Contracts were signed off in April 2020 and construction formally began five months later, before designs were finalised and local planning consents were in place, he said.

Wild, who started work last December, is currently engaged in a “reset” of construction, which he said would include reshaping his direct staff at HS2 Ltd, coming up with a credible schedule and budget, and renegotiating contracts in the autumn.

He said: “The bottom line is that, at the notice to proceed, the contractors could not price the risk. What we’re seeing is the crystallisation of risk: they should have cost £19.5bn, and we’ve already spent £26bn and we’re just over halfway done … Between 50% and 100% is the likely overspend.”

The line between London and Birmingham – initially designated phase one, but now the entirety of HS2 – was originally planned to open in 2026.

The schedule was subsequently postponed to between 2029 and 2033. But on Wild’s advice, Heidi Alexander, the transport secretary, told parliament last month that there was “no route” to full HS2 services until after 2033.
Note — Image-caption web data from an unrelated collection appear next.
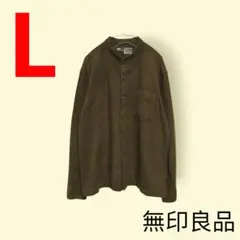 Item thumbnail for item 8eac67fe-697d-4465-9fb5-a0e5851ae0aa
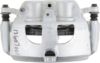 Picture of Spicer Disc Brake Caliper - 10020921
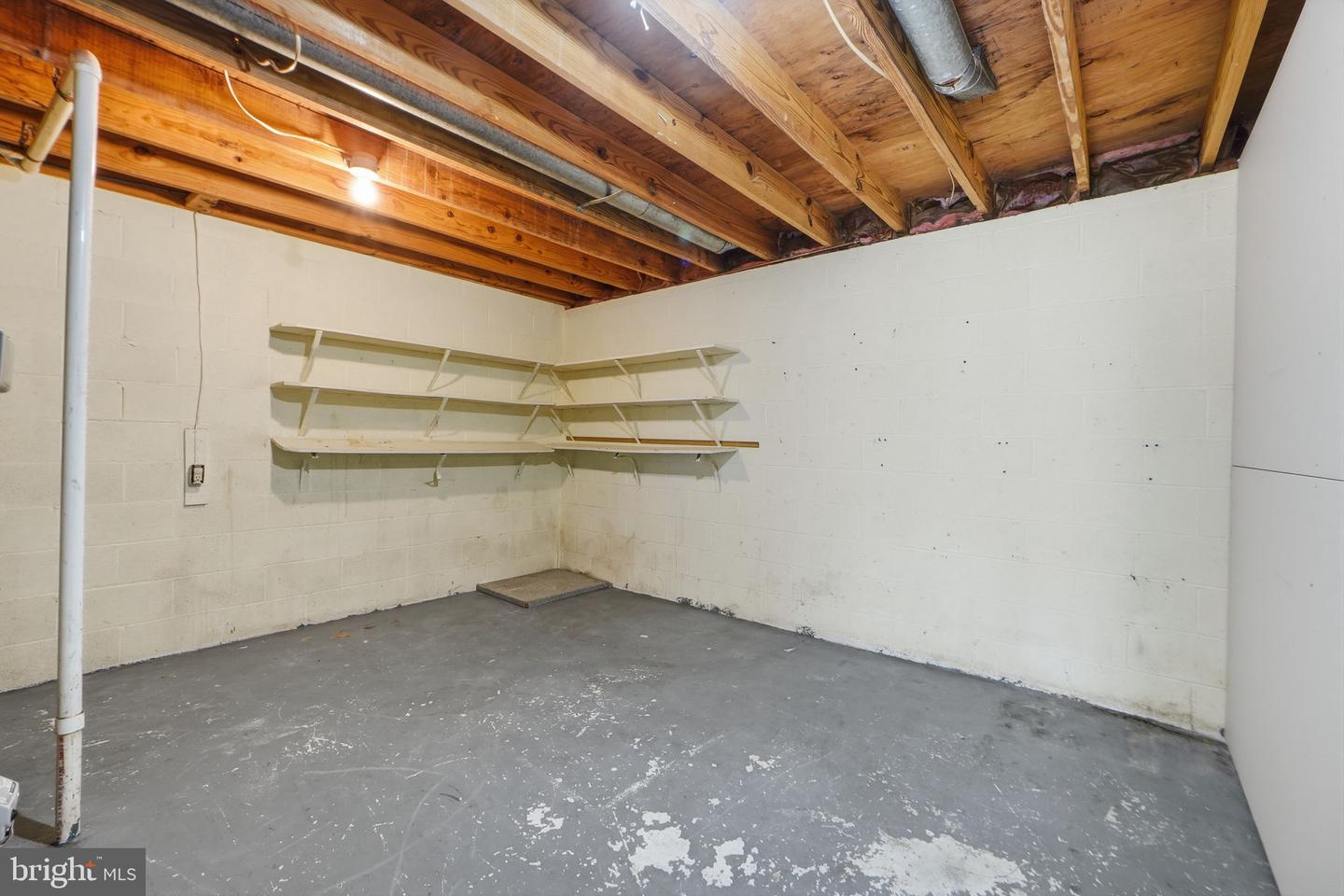 4389 ENSBROOK LN, WOODBRIDGE, Virginia 22193, 3 Bedrooms Bedrooms, ,2 BathroomsBathrooms,Residential,For sale,4389 ENSBROOK LN,VAPW2112402 MLS # VAPW2112402 4389 ENSBROOK LN, WOODBRIDGE, Virginia 22193, 3 Bedrooms Bedrooms, ,2 BathroomsBathrooms,Residential,For sale,4389 ENSBROOK LN,VAPW2112402 MLS # VAPW2112402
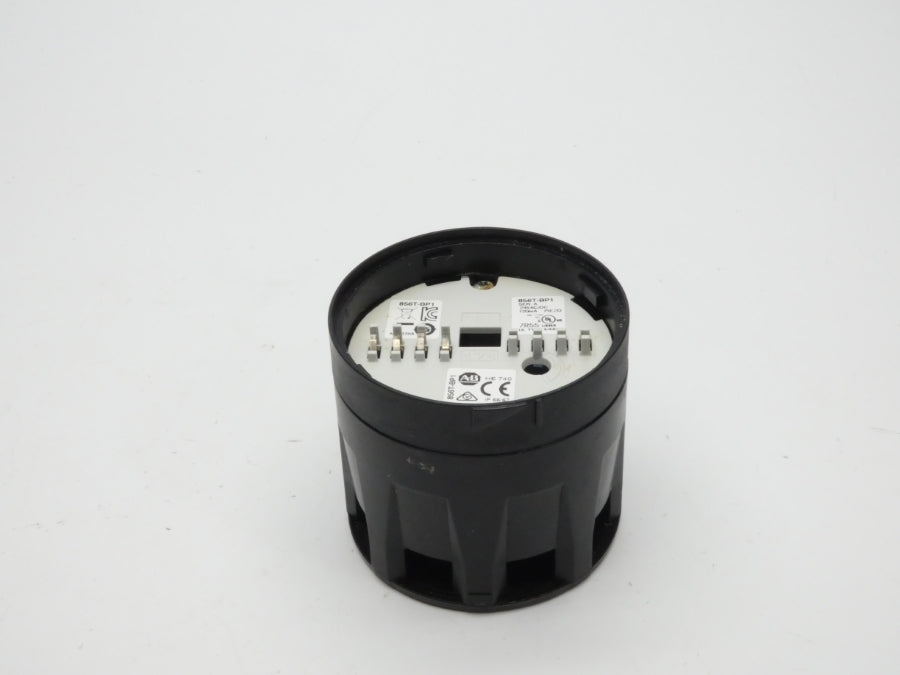 ALLEN BRADLEY 856T-BP1 SER. A 24V UNMP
Wild said Covid and inflation caused by Russia’s invasion of Ukraine had both had a significant impact on time and costs, but that HS2 had failed to manage costs.

He said the company was “unbalanced” and had “a significant gap” in its frontline workforce managing contractors, as well as having “too many consultants who’ve been there for too long”.

“We’ve ended up … locked in our own bureaucracy,” he added.

I'm almost sure that Joseph Chamberelain didn't come across any of these obstacles when he performed a civil engineering feat like no other and transformed public health in Birmingham.
Comments:
Something that has always puzzled me is the seemingly open ended price of public infrastructure projects. I, perhaps naively, have always thought that when you signed a contract to build something for £x, you had to build it for £x and that as the contractor you had built in expected cost rises. Certainly, in the private sector that appears to be the case. I expect Joe Chamberlain would have pinned contractors to the wall if they asked for more. But with Calmac ferries, HS2 and many more, the contractor seems to have carte blanche to jack up prices willy nilly and the government rolls over and pays. OK, there may be a clause in a contract stating that in the event of wholly unexpected difficulties leading to large cost rises there may be a possibility of renegotiating, but surely any contractor who hasn't done the homework on the job should stand the cost of their own incompetence? It seems that public sector contracts have a get out of jail free card, as far as the contractor is concerned, after all, it's only the poor old taxpayer that gets fleeced.
Surely we can do better than this? Is it too much to ask for clear, watertight contracts with penalties for not delivering on an agreed timescale? Private businesses would collapse if that wasn't the case for them. Why should the public sector be any different?